Competition authorities globally are taking similar approaches to airline consolidation. The UK Competition and Markets Authority is undertaking a merger review of Boeing’s anticipated acquisition of Spirit AeroSystems Holdings, while the German Bundeskartellamt approved Lufthansa’s acquisition of a 10% minority shareholding in airBaltic. These international precedents suggest that regulatory scrutiny of aviation industry consolidation extends beyond US domestic markets.
“To those dedicated customers of Spirit, this one’s for you,” wrote U.S. District Judge William Young, blocking the JetBlue-Spirit merger in a landmark antitrust ruling.
Industry Consolidation Trends and Future Outlook
The airline industry stands at a critical juncture regarding consolidation, with multiple carriers expressing interest in merger and acquisition opportunities despite regulatory headwinds. Frontier Airlines remains particularly bullish on consolidation prospects, having made numerous overtures to purchase Spirit Airlines despite recent rebuffs. Breeze Airways CEO David Neeleman recently observed that there are two potential paths for Frontier and Spirit: either a softening demand environment could force Spirit to “make a deal sooner,” or Frontier may conclude “they don’t have to buy them” if Spirit fails independently.
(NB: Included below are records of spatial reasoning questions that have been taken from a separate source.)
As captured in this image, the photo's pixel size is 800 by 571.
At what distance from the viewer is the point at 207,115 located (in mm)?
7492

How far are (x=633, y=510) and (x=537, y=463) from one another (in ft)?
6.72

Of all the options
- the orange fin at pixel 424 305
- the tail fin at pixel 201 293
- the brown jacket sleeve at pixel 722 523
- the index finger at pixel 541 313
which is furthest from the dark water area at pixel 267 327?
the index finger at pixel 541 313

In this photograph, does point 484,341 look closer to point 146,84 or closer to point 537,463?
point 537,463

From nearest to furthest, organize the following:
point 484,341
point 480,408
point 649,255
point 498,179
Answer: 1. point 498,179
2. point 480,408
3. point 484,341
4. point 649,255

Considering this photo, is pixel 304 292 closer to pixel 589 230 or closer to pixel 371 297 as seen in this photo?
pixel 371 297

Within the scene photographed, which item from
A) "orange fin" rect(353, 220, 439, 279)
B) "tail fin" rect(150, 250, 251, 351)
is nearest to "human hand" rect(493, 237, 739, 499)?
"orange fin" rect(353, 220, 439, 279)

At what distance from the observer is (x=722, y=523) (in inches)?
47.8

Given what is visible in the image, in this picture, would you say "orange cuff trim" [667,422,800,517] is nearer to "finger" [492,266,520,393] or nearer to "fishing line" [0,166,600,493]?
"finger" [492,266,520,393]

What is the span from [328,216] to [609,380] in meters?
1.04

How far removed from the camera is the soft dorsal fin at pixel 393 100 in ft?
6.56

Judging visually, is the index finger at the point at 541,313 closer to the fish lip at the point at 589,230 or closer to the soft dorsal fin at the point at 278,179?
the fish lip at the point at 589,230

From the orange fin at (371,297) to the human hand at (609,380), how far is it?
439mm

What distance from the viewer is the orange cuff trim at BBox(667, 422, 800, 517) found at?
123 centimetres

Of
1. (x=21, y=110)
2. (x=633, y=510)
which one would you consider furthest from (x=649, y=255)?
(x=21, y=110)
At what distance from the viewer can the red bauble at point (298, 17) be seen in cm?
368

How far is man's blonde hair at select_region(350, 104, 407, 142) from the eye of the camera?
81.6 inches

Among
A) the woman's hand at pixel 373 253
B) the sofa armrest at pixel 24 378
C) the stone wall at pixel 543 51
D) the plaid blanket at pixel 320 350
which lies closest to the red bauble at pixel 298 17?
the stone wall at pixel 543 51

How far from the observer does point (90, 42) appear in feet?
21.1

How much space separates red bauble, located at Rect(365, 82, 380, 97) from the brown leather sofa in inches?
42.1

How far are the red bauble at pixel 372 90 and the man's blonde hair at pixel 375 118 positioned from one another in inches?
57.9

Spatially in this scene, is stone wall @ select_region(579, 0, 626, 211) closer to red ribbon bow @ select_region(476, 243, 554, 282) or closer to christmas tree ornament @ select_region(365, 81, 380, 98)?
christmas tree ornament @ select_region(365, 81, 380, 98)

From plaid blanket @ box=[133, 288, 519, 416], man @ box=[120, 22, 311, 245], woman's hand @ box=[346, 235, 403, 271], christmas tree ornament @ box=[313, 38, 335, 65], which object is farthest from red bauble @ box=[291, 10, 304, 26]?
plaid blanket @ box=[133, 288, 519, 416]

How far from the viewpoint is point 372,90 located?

Sun Country Airlines represents another carrier actively seeking consolidation opportunities, with CFO David Davis stating the company is “pro M&A” and believes “there are combinations that make sense with us as a part of them.” However, Davis noted that “the uniqueness of our model makes it a little more difficult for us,” referencing the airline’s 737-800F cargo aircraft operations for Amazon, which complicate potential integration scenarios. Despite operational complexities, Sun Country is increasing its Amazon freighter operations from 12 to 20 aircraft in 2025, demonstrating the viability of niche operational models.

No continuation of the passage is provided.